Thursday, June 25, 2015

APPLE'S BIG LESSON FOR BUSINESS LEADERS
by Steve Tobak
Looking back on it, when Apple launched the Think Different ad campaign in 1997, it didn’t just mark the return of Steve Jobs, a new philosophy to reignite a beat-down culture, or the beginning of the greatest turnaround in corporate history. It forever changed our definition of what couldn’t be done.

If you have ever doubted for a minute that conforming to the status quo is the most insidious threat to business success, it’s time to wake up and smell the groupthink. Make no mistake. Apple’s extraordinary rise to the top of the corporate world is based on a culture that challenges conventional wisdom.

In PBS’ One Last Thing documentary, Steve Jobs said (I’m doing a bit of editing here for clarity), “The minute you understand you can poke life – if you push in, something will pop out the other side – that you can change it, you can mold it, that’s maybe the most important thing.”

He was right. That is the most important thing. If you dare to think different and have the talent to match, here are nine lessons that fly in the face of what’s passed for common wisdom in the business world for far too long, courtesy of the world’s most valuable company, Apple:

You only need a focus group of one. Apple does not do market research. It does not hire consultants. It does not use focus groups. It’s its own focus group. It invents products its own people want to own. Jobs said they created iTunes because they all love music and thought it would be great to buy online. They were right 14 years ago, and they’re still right today.

You can have your profits and your growth too. Apple’s blowout record quarter was a result of selling more iPhones than ever before at a higher average price, which is incredible considering the product’s been around for over seven years. And now that premium-priced product is outselling competitors all over Asia.

Your product is your brand. Apple is the most powerful brand in the world because its primary focus is on customer experience with its products and services. It makes iconic products users love and are willing to pay a premium for. And by communicating less, not more, and on its own terms, it controls the message better than any company on Earth.

Brick and mortar dominates retail. Technology is transforming how people buy products but the ecommerce growth rate is slowing and only accounts for 6% of total retail sales. Besides, half of those online sales go to brick and mortar retailers. The pundits thought the Apple Store concept was crazy. The pundits were wrong.

:::

▶ [The tasks]
A – Print the passage of the Apple article starting with "Thursday, June 25, 2015" and going on through "couldn’t be done.".
B – What does the Apple article say in reply to each of these?
(i) In what year did Apple launch the Think Different ad campaign?
(ii) Why did Jobs say Apple created iTunes?
(iii) What share of total retail sales does ecommerce account for?
Work from the Apple article alone.

Annotation records

:::

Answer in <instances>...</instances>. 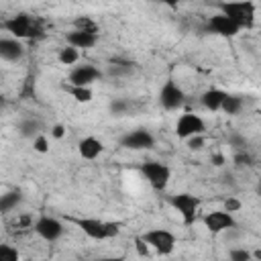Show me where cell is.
Wrapping results in <instances>:
<instances>
[{
	"instance_id": "obj_15",
	"label": "cell",
	"mask_w": 261,
	"mask_h": 261,
	"mask_svg": "<svg viewBox=\"0 0 261 261\" xmlns=\"http://www.w3.org/2000/svg\"><path fill=\"white\" fill-rule=\"evenodd\" d=\"M104 149H106V147H104L102 139H98V137H94V135L82 137L80 143H77V153H80V157L86 159V161L98 159V157L104 153Z\"/></svg>"
},
{
	"instance_id": "obj_25",
	"label": "cell",
	"mask_w": 261,
	"mask_h": 261,
	"mask_svg": "<svg viewBox=\"0 0 261 261\" xmlns=\"http://www.w3.org/2000/svg\"><path fill=\"white\" fill-rule=\"evenodd\" d=\"M226 141H228V145L234 149V151H241V149H247V145H249V141H247V137L245 135H241L239 130H232V133H228V137H226Z\"/></svg>"
},
{
	"instance_id": "obj_2",
	"label": "cell",
	"mask_w": 261,
	"mask_h": 261,
	"mask_svg": "<svg viewBox=\"0 0 261 261\" xmlns=\"http://www.w3.org/2000/svg\"><path fill=\"white\" fill-rule=\"evenodd\" d=\"M220 12H224L228 18H232L241 31H249L255 27V20H257V6L253 0H222L218 4Z\"/></svg>"
},
{
	"instance_id": "obj_23",
	"label": "cell",
	"mask_w": 261,
	"mask_h": 261,
	"mask_svg": "<svg viewBox=\"0 0 261 261\" xmlns=\"http://www.w3.org/2000/svg\"><path fill=\"white\" fill-rule=\"evenodd\" d=\"M108 75H128L133 73V63L130 61H122V59H112L108 63Z\"/></svg>"
},
{
	"instance_id": "obj_22",
	"label": "cell",
	"mask_w": 261,
	"mask_h": 261,
	"mask_svg": "<svg viewBox=\"0 0 261 261\" xmlns=\"http://www.w3.org/2000/svg\"><path fill=\"white\" fill-rule=\"evenodd\" d=\"M57 61H59L61 65H75V63L80 61V49H75V47H71V45L61 47L59 53H57Z\"/></svg>"
},
{
	"instance_id": "obj_21",
	"label": "cell",
	"mask_w": 261,
	"mask_h": 261,
	"mask_svg": "<svg viewBox=\"0 0 261 261\" xmlns=\"http://www.w3.org/2000/svg\"><path fill=\"white\" fill-rule=\"evenodd\" d=\"M67 92H69V96H71L75 102H80V104H88V102H92V98H94V92H92L90 86H71V84H69Z\"/></svg>"
},
{
	"instance_id": "obj_32",
	"label": "cell",
	"mask_w": 261,
	"mask_h": 261,
	"mask_svg": "<svg viewBox=\"0 0 261 261\" xmlns=\"http://www.w3.org/2000/svg\"><path fill=\"white\" fill-rule=\"evenodd\" d=\"M135 249H137V253H139L141 257H149V255H151V253H149L151 247L147 245V241H145L143 237H137V239H135Z\"/></svg>"
},
{
	"instance_id": "obj_31",
	"label": "cell",
	"mask_w": 261,
	"mask_h": 261,
	"mask_svg": "<svg viewBox=\"0 0 261 261\" xmlns=\"http://www.w3.org/2000/svg\"><path fill=\"white\" fill-rule=\"evenodd\" d=\"M186 143H188L190 151H202L204 145H206V139H204V135H194V137L186 139Z\"/></svg>"
},
{
	"instance_id": "obj_3",
	"label": "cell",
	"mask_w": 261,
	"mask_h": 261,
	"mask_svg": "<svg viewBox=\"0 0 261 261\" xmlns=\"http://www.w3.org/2000/svg\"><path fill=\"white\" fill-rule=\"evenodd\" d=\"M2 29L6 33H10V37H16V39H33V37L41 35L39 20L27 12H18L10 18L2 20Z\"/></svg>"
},
{
	"instance_id": "obj_11",
	"label": "cell",
	"mask_w": 261,
	"mask_h": 261,
	"mask_svg": "<svg viewBox=\"0 0 261 261\" xmlns=\"http://www.w3.org/2000/svg\"><path fill=\"white\" fill-rule=\"evenodd\" d=\"M202 224L206 226L208 232L212 234H220V232H226L228 228H234L237 226V220L232 216V212L228 210H212L208 214L202 216Z\"/></svg>"
},
{
	"instance_id": "obj_1",
	"label": "cell",
	"mask_w": 261,
	"mask_h": 261,
	"mask_svg": "<svg viewBox=\"0 0 261 261\" xmlns=\"http://www.w3.org/2000/svg\"><path fill=\"white\" fill-rule=\"evenodd\" d=\"M88 239L94 241H108L118 237L120 232V222H110V220H102V218H94V216H82V218H69Z\"/></svg>"
},
{
	"instance_id": "obj_16",
	"label": "cell",
	"mask_w": 261,
	"mask_h": 261,
	"mask_svg": "<svg viewBox=\"0 0 261 261\" xmlns=\"http://www.w3.org/2000/svg\"><path fill=\"white\" fill-rule=\"evenodd\" d=\"M65 43L75 47V49H92L98 43V33L82 31V29H71L65 35Z\"/></svg>"
},
{
	"instance_id": "obj_10",
	"label": "cell",
	"mask_w": 261,
	"mask_h": 261,
	"mask_svg": "<svg viewBox=\"0 0 261 261\" xmlns=\"http://www.w3.org/2000/svg\"><path fill=\"white\" fill-rule=\"evenodd\" d=\"M173 130H175V137H177V139H184V141H186V139H190V137H194V135H204L206 122H204V118H202L200 114H196V112H184V114L177 116Z\"/></svg>"
},
{
	"instance_id": "obj_4",
	"label": "cell",
	"mask_w": 261,
	"mask_h": 261,
	"mask_svg": "<svg viewBox=\"0 0 261 261\" xmlns=\"http://www.w3.org/2000/svg\"><path fill=\"white\" fill-rule=\"evenodd\" d=\"M139 171L155 192H165L171 181V167L163 161H145L139 165Z\"/></svg>"
},
{
	"instance_id": "obj_12",
	"label": "cell",
	"mask_w": 261,
	"mask_h": 261,
	"mask_svg": "<svg viewBox=\"0 0 261 261\" xmlns=\"http://www.w3.org/2000/svg\"><path fill=\"white\" fill-rule=\"evenodd\" d=\"M206 29H208L212 35H218V37H222V39H234V37L241 33V27H239L232 18H228L224 12H220V10L208 18Z\"/></svg>"
},
{
	"instance_id": "obj_18",
	"label": "cell",
	"mask_w": 261,
	"mask_h": 261,
	"mask_svg": "<svg viewBox=\"0 0 261 261\" xmlns=\"http://www.w3.org/2000/svg\"><path fill=\"white\" fill-rule=\"evenodd\" d=\"M20 204H22V192L20 190H10V192L0 196V212L2 214H8V212L16 210Z\"/></svg>"
},
{
	"instance_id": "obj_6",
	"label": "cell",
	"mask_w": 261,
	"mask_h": 261,
	"mask_svg": "<svg viewBox=\"0 0 261 261\" xmlns=\"http://www.w3.org/2000/svg\"><path fill=\"white\" fill-rule=\"evenodd\" d=\"M31 228L35 230L37 237H41V239L47 241V243L59 241V239L63 237V232H65L63 222H61L59 218H55V216H49V214H39V216L35 218V222H33Z\"/></svg>"
},
{
	"instance_id": "obj_8",
	"label": "cell",
	"mask_w": 261,
	"mask_h": 261,
	"mask_svg": "<svg viewBox=\"0 0 261 261\" xmlns=\"http://www.w3.org/2000/svg\"><path fill=\"white\" fill-rule=\"evenodd\" d=\"M155 135L147 128H133L118 139V145L126 151H149L155 147Z\"/></svg>"
},
{
	"instance_id": "obj_13",
	"label": "cell",
	"mask_w": 261,
	"mask_h": 261,
	"mask_svg": "<svg viewBox=\"0 0 261 261\" xmlns=\"http://www.w3.org/2000/svg\"><path fill=\"white\" fill-rule=\"evenodd\" d=\"M102 75H104V73H102L96 65H92V63H82V65H73V67H71V71H69V75H67V82H69L71 86H92V84L100 82Z\"/></svg>"
},
{
	"instance_id": "obj_14",
	"label": "cell",
	"mask_w": 261,
	"mask_h": 261,
	"mask_svg": "<svg viewBox=\"0 0 261 261\" xmlns=\"http://www.w3.org/2000/svg\"><path fill=\"white\" fill-rule=\"evenodd\" d=\"M0 57L8 63H14V61H20L24 57V45H22V39H16V37H2L0 39Z\"/></svg>"
},
{
	"instance_id": "obj_17",
	"label": "cell",
	"mask_w": 261,
	"mask_h": 261,
	"mask_svg": "<svg viewBox=\"0 0 261 261\" xmlns=\"http://www.w3.org/2000/svg\"><path fill=\"white\" fill-rule=\"evenodd\" d=\"M226 94H228V92L222 90V88H208V90L200 96V104H202L206 110H210V112H220Z\"/></svg>"
},
{
	"instance_id": "obj_19",
	"label": "cell",
	"mask_w": 261,
	"mask_h": 261,
	"mask_svg": "<svg viewBox=\"0 0 261 261\" xmlns=\"http://www.w3.org/2000/svg\"><path fill=\"white\" fill-rule=\"evenodd\" d=\"M243 108H245V100H243V96H239V94H226L220 112H224L226 116H239Z\"/></svg>"
},
{
	"instance_id": "obj_38",
	"label": "cell",
	"mask_w": 261,
	"mask_h": 261,
	"mask_svg": "<svg viewBox=\"0 0 261 261\" xmlns=\"http://www.w3.org/2000/svg\"><path fill=\"white\" fill-rule=\"evenodd\" d=\"M255 192H257V194H261V179L257 181V186H255Z\"/></svg>"
},
{
	"instance_id": "obj_33",
	"label": "cell",
	"mask_w": 261,
	"mask_h": 261,
	"mask_svg": "<svg viewBox=\"0 0 261 261\" xmlns=\"http://www.w3.org/2000/svg\"><path fill=\"white\" fill-rule=\"evenodd\" d=\"M49 135L53 137V139H63L65 137V124H61V122H57V124H53L51 128H49Z\"/></svg>"
},
{
	"instance_id": "obj_24",
	"label": "cell",
	"mask_w": 261,
	"mask_h": 261,
	"mask_svg": "<svg viewBox=\"0 0 261 261\" xmlns=\"http://www.w3.org/2000/svg\"><path fill=\"white\" fill-rule=\"evenodd\" d=\"M73 29H82V31H92V33H98V22L90 16H75L73 18Z\"/></svg>"
},
{
	"instance_id": "obj_34",
	"label": "cell",
	"mask_w": 261,
	"mask_h": 261,
	"mask_svg": "<svg viewBox=\"0 0 261 261\" xmlns=\"http://www.w3.org/2000/svg\"><path fill=\"white\" fill-rule=\"evenodd\" d=\"M241 206H243V202L237 200V198H226L224 200V210H228V212H237V210H241Z\"/></svg>"
},
{
	"instance_id": "obj_9",
	"label": "cell",
	"mask_w": 261,
	"mask_h": 261,
	"mask_svg": "<svg viewBox=\"0 0 261 261\" xmlns=\"http://www.w3.org/2000/svg\"><path fill=\"white\" fill-rule=\"evenodd\" d=\"M157 98H159L161 108H165V110H179L186 104V92L173 77H169L159 88V96Z\"/></svg>"
},
{
	"instance_id": "obj_37",
	"label": "cell",
	"mask_w": 261,
	"mask_h": 261,
	"mask_svg": "<svg viewBox=\"0 0 261 261\" xmlns=\"http://www.w3.org/2000/svg\"><path fill=\"white\" fill-rule=\"evenodd\" d=\"M251 253H253V259H261V249H255Z\"/></svg>"
},
{
	"instance_id": "obj_26",
	"label": "cell",
	"mask_w": 261,
	"mask_h": 261,
	"mask_svg": "<svg viewBox=\"0 0 261 261\" xmlns=\"http://www.w3.org/2000/svg\"><path fill=\"white\" fill-rule=\"evenodd\" d=\"M232 163H234V167H251L253 165V157H251V153L247 149H241V151H234Z\"/></svg>"
},
{
	"instance_id": "obj_7",
	"label": "cell",
	"mask_w": 261,
	"mask_h": 261,
	"mask_svg": "<svg viewBox=\"0 0 261 261\" xmlns=\"http://www.w3.org/2000/svg\"><path fill=\"white\" fill-rule=\"evenodd\" d=\"M143 239L147 241V245L157 253V255H171L175 251V245H177V239L171 230L167 228H149Z\"/></svg>"
},
{
	"instance_id": "obj_27",
	"label": "cell",
	"mask_w": 261,
	"mask_h": 261,
	"mask_svg": "<svg viewBox=\"0 0 261 261\" xmlns=\"http://www.w3.org/2000/svg\"><path fill=\"white\" fill-rule=\"evenodd\" d=\"M108 108H110L112 116H122V114H126V112H128V108H130V102H128V100H122V98H118V100H112Z\"/></svg>"
},
{
	"instance_id": "obj_28",
	"label": "cell",
	"mask_w": 261,
	"mask_h": 261,
	"mask_svg": "<svg viewBox=\"0 0 261 261\" xmlns=\"http://www.w3.org/2000/svg\"><path fill=\"white\" fill-rule=\"evenodd\" d=\"M228 259H232V261H249V259H253V253L247 251L245 247H232V249H228Z\"/></svg>"
},
{
	"instance_id": "obj_35",
	"label": "cell",
	"mask_w": 261,
	"mask_h": 261,
	"mask_svg": "<svg viewBox=\"0 0 261 261\" xmlns=\"http://www.w3.org/2000/svg\"><path fill=\"white\" fill-rule=\"evenodd\" d=\"M210 161H212L214 167H222V165L226 163V157H224L222 153H212V155H210Z\"/></svg>"
},
{
	"instance_id": "obj_5",
	"label": "cell",
	"mask_w": 261,
	"mask_h": 261,
	"mask_svg": "<svg viewBox=\"0 0 261 261\" xmlns=\"http://www.w3.org/2000/svg\"><path fill=\"white\" fill-rule=\"evenodd\" d=\"M169 206L179 214L181 222L186 226H192L198 220V212H200V198L190 194V192H179L169 196Z\"/></svg>"
},
{
	"instance_id": "obj_29",
	"label": "cell",
	"mask_w": 261,
	"mask_h": 261,
	"mask_svg": "<svg viewBox=\"0 0 261 261\" xmlns=\"http://www.w3.org/2000/svg\"><path fill=\"white\" fill-rule=\"evenodd\" d=\"M33 151H35V153H41V155L49 153V139H47L43 133H39V135L33 139Z\"/></svg>"
},
{
	"instance_id": "obj_36",
	"label": "cell",
	"mask_w": 261,
	"mask_h": 261,
	"mask_svg": "<svg viewBox=\"0 0 261 261\" xmlns=\"http://www.w3.org/2000/svg\"><path fill=\"white\" fill-rule=\"evenodd\" d=\"M157 2L163 4V6H167V8H171V10H175V8H179V4L184 0H157Z\"/></svg>"
},
{
	"instance_id": "obj_30",
	"label": "cell",
	"mask_w": 261,
	"mask_h": 261,
	"mask_svg": "<svg viewBox=\"0 0 261 261\" xmlns=\"http://www.w3.org/2000/svg\"><path fill=\"white\" fill-rule=\"evenodd\" d=\"M0 259L2 261H18L20 253L12 245H0Z\"/></svg>"
},
{
	"instance_id": "obj_20",
	"label": "cell",
	"mask_w": 261,
	"mask_h": 261,
	"mask_svg": "<svg viewBox=\"0 0 261 261\" xmlns=\"http://www.w3.org/2000/svg\"><path fill=\"white\" fill-rule=\"evenodd\" d=\"M16 128H18V133H20L22 137H27V139L33 141V139L41 133V122H39L37 118H22Z\"/></svg>"
}]
</instances>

:::

▶ [Solutions to the problems]
A –
Thursday, June 25, 2015

APPLE'S BIG LESSON FOR BUSINESS LEADERS
by Steve Tobak
Looking back on it, when Apple launched the Think Different ad campaign in 1997, it didn’t just mark the return of Steve Jobs, a new philosophy to reignite a beat-down culture, or the beginning of the greatest turnaround in corporate history. It forever changed our definition of what couldn’t be done.

B –
(i) 1997
(ii) Because they all love music and thought it would be great to buy online.
(iii) 6%